Well, spending the better part of each month in a kids cancer ward the scope is almost endless, and many people have suggested I should be writing about our journey, but to tell the truth, it’s all kind of exhausting. All that heartache.
But I’ve noticed the kids don’t seem to feel it. And maybe that’s where my story is. Or maybe it’s on the laughs all the mummies manage to have together in between the crummy bits, like:
- induction phase of treatment makes kids ravenously hungry. I watched a 4 year old girl devour TWO BBQ chickens in one afternoon
- my daughter eats nothing but baked beans. Yes. After 3 weeks eating nothing but baked beans you can imagine where that one is going…

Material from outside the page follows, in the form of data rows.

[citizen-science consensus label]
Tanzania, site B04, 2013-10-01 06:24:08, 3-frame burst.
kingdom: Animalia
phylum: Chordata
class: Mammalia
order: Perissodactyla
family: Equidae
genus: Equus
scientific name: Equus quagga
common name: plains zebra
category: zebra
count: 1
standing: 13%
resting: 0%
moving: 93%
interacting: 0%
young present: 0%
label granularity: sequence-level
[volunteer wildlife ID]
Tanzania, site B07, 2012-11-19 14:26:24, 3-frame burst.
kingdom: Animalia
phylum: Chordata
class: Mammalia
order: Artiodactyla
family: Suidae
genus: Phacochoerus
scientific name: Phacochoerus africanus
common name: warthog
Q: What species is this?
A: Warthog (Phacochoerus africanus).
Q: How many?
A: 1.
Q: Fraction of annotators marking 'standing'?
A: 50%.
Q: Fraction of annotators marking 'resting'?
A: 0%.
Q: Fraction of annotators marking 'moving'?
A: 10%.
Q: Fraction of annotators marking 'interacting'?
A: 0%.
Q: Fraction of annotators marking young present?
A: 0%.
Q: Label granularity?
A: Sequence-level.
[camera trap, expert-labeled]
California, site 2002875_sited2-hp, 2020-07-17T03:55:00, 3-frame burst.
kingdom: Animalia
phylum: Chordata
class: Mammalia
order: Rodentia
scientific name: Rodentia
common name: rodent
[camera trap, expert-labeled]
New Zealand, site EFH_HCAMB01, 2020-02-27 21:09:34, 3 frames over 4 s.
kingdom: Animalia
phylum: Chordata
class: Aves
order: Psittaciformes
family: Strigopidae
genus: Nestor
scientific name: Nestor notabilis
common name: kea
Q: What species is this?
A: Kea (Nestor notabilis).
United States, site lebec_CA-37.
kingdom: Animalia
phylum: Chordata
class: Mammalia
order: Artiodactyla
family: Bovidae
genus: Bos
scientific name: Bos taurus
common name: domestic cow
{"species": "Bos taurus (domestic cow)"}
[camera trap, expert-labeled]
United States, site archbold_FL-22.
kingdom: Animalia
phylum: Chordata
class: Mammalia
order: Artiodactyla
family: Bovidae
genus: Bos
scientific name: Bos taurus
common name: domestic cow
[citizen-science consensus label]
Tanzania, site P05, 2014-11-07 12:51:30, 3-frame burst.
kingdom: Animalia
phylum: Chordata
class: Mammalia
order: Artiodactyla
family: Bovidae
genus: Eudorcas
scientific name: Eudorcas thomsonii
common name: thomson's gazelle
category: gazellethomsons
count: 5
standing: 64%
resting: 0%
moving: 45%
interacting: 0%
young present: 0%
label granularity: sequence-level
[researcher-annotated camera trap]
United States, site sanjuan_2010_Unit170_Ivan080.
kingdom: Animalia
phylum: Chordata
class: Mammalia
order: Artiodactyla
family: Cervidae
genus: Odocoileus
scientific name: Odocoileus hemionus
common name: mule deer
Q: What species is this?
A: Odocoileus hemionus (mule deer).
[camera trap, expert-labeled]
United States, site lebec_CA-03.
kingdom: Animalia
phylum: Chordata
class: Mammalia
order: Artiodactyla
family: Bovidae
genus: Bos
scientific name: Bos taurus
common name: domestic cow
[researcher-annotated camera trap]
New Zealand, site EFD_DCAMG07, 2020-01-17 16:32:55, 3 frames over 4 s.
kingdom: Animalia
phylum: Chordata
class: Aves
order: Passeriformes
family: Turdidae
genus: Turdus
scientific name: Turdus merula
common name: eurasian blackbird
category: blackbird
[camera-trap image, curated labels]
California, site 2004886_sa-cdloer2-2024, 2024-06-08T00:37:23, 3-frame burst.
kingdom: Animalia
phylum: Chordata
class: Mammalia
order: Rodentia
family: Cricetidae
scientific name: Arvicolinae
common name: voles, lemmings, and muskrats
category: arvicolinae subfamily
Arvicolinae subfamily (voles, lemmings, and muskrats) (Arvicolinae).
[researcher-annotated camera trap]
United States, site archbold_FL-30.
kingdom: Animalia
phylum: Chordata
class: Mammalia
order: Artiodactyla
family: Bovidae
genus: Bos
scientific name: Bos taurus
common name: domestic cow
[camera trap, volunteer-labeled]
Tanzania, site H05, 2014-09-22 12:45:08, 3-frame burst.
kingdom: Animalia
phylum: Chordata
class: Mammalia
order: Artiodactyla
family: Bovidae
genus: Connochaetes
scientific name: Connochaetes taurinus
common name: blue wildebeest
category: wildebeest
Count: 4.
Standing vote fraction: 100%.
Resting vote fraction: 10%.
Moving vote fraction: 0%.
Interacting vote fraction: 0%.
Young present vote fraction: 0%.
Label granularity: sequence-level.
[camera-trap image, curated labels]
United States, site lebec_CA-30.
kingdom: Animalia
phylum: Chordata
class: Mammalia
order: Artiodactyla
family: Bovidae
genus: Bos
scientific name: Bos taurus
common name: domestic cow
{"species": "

- kids racing each other on tricycles down the hallways with their parents running after them with the drip-stands. A workout for everyone.
- putting lipgloss on then kissing the top of your daughters head only to end up with clumps of hair stuck to your lips like some crazy beard.
- the port installed under her skin is like a little button and kids like to name them. My child chose to call hers ‘her third booby’ (she’s 5 for heavens sake) and insists on telling Everyone so. Oh the embarrassment.
Are these things amusing to others? Or just us sad sacks?
is there a story here, or more of a ‘surviving childhood cancer with humour’ type manual?
Anyways
–jo
I think surviving it with humor or kids showing us that we’re living life at all times. I love kids. Their little hearts are so pure. Hang in there Jo! You have our prayers.
Jo, I think you could have a great story there. And maybe in the process it would assist people in realizing that when they see a terminally ill or severely sick child that they don’t have to ignore them or be uncomfortable….they can still just treat them like “normal” children!
I spent several days being aware of computer viruses and how to avoid getting them in the first place and how to get rid of them.
1. What is THE best way to keep viruses out?
2. What are the best virus programs?
3. How often should a virus scan be run?
4. ALWAYS turn off System Restore before running a virus scan. If you don’t, you’ll simply re-install the virus again.
That’s how I spent my week. Now on to other pursuits.
Good topic for many marketers who get plagued with them constantly.